Problem description.
Take the data below. Output it exactly from its first line through the line containing "A: Hedgehog (european".

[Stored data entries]
-- Opening Marker --

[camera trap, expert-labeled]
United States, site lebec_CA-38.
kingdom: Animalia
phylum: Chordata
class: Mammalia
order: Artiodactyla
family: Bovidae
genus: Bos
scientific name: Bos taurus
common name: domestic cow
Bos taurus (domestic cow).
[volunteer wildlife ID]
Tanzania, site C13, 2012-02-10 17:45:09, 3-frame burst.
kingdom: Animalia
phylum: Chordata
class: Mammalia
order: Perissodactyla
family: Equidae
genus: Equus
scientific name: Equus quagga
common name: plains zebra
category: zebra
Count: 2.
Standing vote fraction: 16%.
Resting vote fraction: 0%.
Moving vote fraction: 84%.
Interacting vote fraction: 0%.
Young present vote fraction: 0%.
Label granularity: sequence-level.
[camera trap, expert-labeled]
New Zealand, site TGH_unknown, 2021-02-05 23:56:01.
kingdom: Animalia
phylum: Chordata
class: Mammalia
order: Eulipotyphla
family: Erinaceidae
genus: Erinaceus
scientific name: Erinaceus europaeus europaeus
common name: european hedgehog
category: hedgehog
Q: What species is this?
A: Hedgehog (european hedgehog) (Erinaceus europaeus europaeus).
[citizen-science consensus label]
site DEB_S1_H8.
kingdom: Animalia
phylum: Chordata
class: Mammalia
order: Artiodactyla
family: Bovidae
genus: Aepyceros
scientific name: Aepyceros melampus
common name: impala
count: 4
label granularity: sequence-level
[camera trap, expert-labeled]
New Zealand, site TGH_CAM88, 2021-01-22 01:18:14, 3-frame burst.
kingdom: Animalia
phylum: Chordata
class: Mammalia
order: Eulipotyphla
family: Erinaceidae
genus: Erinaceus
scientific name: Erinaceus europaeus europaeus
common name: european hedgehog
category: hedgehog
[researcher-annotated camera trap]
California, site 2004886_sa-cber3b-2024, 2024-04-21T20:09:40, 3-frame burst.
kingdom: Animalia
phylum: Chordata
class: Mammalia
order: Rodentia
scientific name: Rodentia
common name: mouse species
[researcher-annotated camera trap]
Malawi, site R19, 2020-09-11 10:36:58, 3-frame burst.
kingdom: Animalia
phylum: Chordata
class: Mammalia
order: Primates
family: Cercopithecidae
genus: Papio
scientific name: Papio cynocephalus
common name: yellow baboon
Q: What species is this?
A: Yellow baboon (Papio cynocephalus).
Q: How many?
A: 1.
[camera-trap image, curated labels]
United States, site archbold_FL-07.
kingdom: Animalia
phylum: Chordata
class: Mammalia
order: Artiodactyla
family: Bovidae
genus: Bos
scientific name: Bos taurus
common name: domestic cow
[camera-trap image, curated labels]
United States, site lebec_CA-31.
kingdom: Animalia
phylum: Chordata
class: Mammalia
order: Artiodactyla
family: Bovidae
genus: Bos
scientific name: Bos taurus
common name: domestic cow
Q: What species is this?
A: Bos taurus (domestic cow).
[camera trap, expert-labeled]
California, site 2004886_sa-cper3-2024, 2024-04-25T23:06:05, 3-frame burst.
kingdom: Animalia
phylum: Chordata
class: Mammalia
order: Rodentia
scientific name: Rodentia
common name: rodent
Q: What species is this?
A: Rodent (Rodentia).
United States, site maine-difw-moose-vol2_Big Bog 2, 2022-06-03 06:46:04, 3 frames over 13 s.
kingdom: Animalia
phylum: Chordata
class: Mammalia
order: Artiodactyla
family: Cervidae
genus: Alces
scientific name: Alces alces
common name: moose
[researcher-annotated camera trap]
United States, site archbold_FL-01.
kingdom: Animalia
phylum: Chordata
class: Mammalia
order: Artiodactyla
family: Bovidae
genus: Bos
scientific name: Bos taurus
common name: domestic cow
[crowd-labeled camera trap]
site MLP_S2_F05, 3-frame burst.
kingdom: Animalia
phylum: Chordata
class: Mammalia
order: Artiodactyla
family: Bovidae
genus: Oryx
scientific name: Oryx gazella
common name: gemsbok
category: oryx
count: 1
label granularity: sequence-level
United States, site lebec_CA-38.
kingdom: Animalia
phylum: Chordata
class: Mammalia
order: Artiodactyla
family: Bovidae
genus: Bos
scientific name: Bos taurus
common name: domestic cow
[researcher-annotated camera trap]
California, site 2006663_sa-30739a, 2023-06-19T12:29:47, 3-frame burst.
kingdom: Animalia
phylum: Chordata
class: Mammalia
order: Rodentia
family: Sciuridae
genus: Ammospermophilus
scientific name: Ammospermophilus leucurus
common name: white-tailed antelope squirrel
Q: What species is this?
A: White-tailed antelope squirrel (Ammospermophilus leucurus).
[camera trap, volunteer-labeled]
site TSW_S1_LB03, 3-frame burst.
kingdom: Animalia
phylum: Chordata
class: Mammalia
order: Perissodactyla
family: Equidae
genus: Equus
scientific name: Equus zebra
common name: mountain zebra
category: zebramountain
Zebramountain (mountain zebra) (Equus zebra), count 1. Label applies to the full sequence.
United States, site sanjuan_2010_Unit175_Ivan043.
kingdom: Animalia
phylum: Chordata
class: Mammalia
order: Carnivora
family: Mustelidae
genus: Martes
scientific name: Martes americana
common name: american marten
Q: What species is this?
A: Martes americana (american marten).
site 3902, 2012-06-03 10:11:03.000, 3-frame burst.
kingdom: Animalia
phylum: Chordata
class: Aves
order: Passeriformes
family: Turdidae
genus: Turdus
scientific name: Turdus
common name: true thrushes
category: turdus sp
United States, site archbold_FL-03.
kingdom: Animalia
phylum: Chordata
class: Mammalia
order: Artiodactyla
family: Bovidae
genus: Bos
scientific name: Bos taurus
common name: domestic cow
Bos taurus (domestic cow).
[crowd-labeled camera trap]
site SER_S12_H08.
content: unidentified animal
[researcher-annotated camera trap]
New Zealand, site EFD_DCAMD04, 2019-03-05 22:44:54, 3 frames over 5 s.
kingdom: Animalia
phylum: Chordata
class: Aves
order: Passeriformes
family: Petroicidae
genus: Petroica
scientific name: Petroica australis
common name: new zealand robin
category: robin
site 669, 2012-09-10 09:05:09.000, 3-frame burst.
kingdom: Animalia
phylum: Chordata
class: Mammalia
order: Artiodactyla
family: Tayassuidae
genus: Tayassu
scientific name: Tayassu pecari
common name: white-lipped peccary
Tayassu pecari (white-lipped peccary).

-- Closing Marker --

Solution.
[camera trap, expert-labeled]
United States, site lebec_CA-38.
kingdom: Animalia
phylum: Chordata
class: Mammalia
order: Artiodactyla
family: Bovidae
genus: Bos
scientific name: Bos taurus
common name: domestic cow
Bos taurus (domestic cow).
[volunteer wildlife ID]
Tanzania, site C13, 2012-02-10 17:45:09, 3-frame burst.
kingdom: Animalia
phylum: Chordata
class: Mammalia
order: Perissodactyla
family: Equidae
genus: Equus
scientific name: Equus quagga
common name: plains zebra
category: zebra
Count: 2.
Standing vote fraction: 16%.
Resting vote fraction: 0%.
Moving vote fraction: 84%.
Interacting vote fraction: 0%.
Young present vote fraction: 0%.
Label granularity: sequence-level.
[camera trap, expert-labeled]
New Zealand, site TGH_unknown, 2021-02-05 23:56:01.
kingdom: Animalia
phylum: Chordata
class: Mammalia
order: Eulipotyphla
family: Erinaceidae
genus: Erinaceus
scientific name: Erinaceus europaeus europaeus
common name: european hedgehog
category: hedgehog
Q: What species is this?
A: Hedgehog (european hedgehog) (Erinaceus europaeus europaeus).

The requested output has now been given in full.